-- REQUIREMENT --
Transcribe each of the following items verbatim.

==== SUPPLIED ENTRIES ====

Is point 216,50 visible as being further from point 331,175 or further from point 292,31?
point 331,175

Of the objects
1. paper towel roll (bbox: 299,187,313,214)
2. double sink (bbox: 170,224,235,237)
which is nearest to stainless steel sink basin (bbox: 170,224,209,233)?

====

-- FINISHED EXERCISE --
Is point 216,50 visible as being further from point 331,175 or further from point 292,31?
point 331,175

Of the objects
1. paper towel roll (bbox: 299,187,313,214)
2. double sink (bbox: 170,224,235,237)
which is nearest to stainless steel sink basin (bbox: 170,224,209,233)?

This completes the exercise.